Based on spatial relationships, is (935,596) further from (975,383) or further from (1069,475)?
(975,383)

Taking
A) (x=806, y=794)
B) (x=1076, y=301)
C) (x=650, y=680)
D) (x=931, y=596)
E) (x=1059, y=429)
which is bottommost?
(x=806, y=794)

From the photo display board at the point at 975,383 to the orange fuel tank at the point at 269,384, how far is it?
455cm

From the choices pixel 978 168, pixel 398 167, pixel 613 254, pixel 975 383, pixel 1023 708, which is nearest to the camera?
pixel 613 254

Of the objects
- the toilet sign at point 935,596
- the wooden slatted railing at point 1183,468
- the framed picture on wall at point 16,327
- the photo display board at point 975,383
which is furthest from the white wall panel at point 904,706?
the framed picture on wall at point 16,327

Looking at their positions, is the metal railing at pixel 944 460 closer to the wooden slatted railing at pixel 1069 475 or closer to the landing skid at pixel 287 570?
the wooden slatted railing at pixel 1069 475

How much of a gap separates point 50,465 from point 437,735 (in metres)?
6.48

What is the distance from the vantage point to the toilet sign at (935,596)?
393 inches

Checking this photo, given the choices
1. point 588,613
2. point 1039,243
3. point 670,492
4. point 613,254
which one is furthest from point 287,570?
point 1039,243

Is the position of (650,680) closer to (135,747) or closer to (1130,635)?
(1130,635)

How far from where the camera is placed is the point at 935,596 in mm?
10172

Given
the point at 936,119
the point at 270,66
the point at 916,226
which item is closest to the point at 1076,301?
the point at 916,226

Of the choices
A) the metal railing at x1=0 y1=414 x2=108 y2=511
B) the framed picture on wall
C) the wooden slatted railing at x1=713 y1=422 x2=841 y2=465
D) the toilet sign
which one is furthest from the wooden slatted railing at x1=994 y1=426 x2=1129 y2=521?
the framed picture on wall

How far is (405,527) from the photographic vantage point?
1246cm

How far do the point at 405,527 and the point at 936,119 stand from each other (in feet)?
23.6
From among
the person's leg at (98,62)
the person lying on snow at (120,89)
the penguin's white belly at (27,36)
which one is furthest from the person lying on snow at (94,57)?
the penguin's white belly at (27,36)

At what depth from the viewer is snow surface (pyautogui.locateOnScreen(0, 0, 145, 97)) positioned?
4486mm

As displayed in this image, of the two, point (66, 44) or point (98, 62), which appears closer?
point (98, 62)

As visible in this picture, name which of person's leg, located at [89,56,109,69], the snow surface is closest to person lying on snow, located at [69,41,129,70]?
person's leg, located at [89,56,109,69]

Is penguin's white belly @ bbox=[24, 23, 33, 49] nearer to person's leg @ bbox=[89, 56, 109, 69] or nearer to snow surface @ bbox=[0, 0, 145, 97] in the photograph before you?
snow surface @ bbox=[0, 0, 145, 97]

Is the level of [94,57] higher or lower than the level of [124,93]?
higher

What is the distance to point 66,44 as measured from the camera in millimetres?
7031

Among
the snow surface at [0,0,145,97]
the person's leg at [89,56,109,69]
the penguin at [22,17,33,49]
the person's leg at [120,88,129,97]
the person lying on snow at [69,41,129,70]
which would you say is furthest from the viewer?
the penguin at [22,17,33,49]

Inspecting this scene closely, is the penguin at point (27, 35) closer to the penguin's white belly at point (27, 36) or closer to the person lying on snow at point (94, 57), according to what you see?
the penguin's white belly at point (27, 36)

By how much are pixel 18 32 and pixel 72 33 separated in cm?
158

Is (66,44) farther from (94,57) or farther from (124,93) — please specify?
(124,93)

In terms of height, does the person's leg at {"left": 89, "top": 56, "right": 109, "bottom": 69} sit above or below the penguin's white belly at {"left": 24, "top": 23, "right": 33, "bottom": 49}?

--*--

- Task
Rewrite all of the lines above, putting "restroom sign" wherever "toilet sign" appears and keeping everything else the same.

- Response to this task
Based on spatial relationships, is (935,596) further from (975,383) or further from (1069,475)?
(975,383)

Taking
A) (x=806, y=794)
B) (x=1076, y=301)
C) (x=650, y=680)
D) (x=931, y=596)
E) (x=1059, y=429)
which is bottommost?
(x=806, y=794)

From the photo display board at the point at 975,383 to the orange fuel tank at the point at 269,384, how far is it?
455cm

From the choices pixel 978 168, pixel 398 167, pixel 613 254, pixel 975 383, pixel 1023 708, which is nearest to the camera?
pixel 613 254

Of the objects
- the restroom sign at point 935,596
- the wooden slatted railing at point 1183,468
- the framed picture on wall at point 16,327
- the photo display board at point 975,383
which is furthest from the white wall panel at point 904,706?
the framed picture on wall at point 16,327

Looking at their positions, is the metal railing at pixel 944 460 closer to the wooden slatted railing at pixel 1069 475 or closer to the landing skid at pixel 287 570?
the wooden slatted railing at pixel 1069 475

How much of a gap separates point 50,465 from point 437,735 (in metres)?
6.48

What is the distance from the vantage point to the restroom sign at (935,596)?
393 inches

Checking this photo, given the choices
1. point 588,613
2. point 1039,243
3. point 670,492
4. point 613,254
which one is furthest from point 287,570?
point 1039,243

Is the position of (650,680) closer to (135,747) or closer to (1130,635)?
(1130,635)

How far from where the camera is placed is the point at 935,596 in mm?
10172

Given
the point at 936,119
the point at 270,66
the point at 916,226
which item is closest to the point at 1076,301?
the point at 916,226

Of the choices
A) the metal railing at x1=0 y1=414 x2=108 y2=511
B) the framed picture on wall
C) the wooden slatted railing at x1=713 y1=422 x2=841 y2=465
D) the restroom sign
which one is furthest from the wooden slatted railing at x1=994 y1=426 x2=1129 y2=521?
the framed picture on wall

How far is (405,527) from the photographic vantage point?
1246cm

How far do the point at 405,527 and the point at 936,119 stand from each other (in feet)?
23.6
From among
the person's leg at (98,62)
the person lying on snow at (120,89)
the penguin's white belly at (27,36)
which one is furthest from the person lying on snow at (94,57)?
the penguin's white belly at (27,36)

At what depth from the viewer is snow surface (pyautogui.locateOnScreen(0, 0, 145, 97)) positioned?
4486mm

As displayed in this image, of the two, point (66, 44) or point (98, 62), which appears closer?
point (98, 62)

As visible in this picture, name which of person's leg, located at [89,56,109,69], the snow surface is closest to person lying on snow, located at [69,41,129,70]?
person's leg, located at [89,56,109,69]

Is penguin's white belly @ bbox=[24, 23, 33, 49] nearer to person's leg @ bbox=[89, 56, 109, 69] or nearer to snow surface @ bbox=[0, 0, 145, 97] in the photograph before you?
snow surface @ bbox=[0, 0, 145, 97]

Is the level of [94,57] higher or lower than the level of [124,93]?
higher

What is the distance to point 66,44 as measured from the camera in millimetres?
7031

Among
the snow surface at [0,0,145,97]
the person's leg at [89,56,109,69]
the penguin at [22,17,33,49]
the person's leg at [120,88,129,97]
the person lying on snow at [69,41,129,70]
which would you say is furthest from the viewer?
the penguin at [22,17,33,49]

Inspecting this scene closely, is the penguin at point (27, 35) closer to the penguin's white belly at point (27, 36) or closer to the person lying on snow at point (94, 57), according to what you see?
the penguin's white belly at point (27, 36)

By how much are pixel 18 32 and pixel 72 33 separated in cm?
158

Is (66,44) farther from (94,57) or farther from (124,93) — please specify?
(124,93)

In terms of height, does the person's leg at {"left": 89, "top": 56, "right": 109, "bottom": 69} sit above or below the penguin's white belly at {"left": 24, "top": 23, "right": 33, "bottom": 49}?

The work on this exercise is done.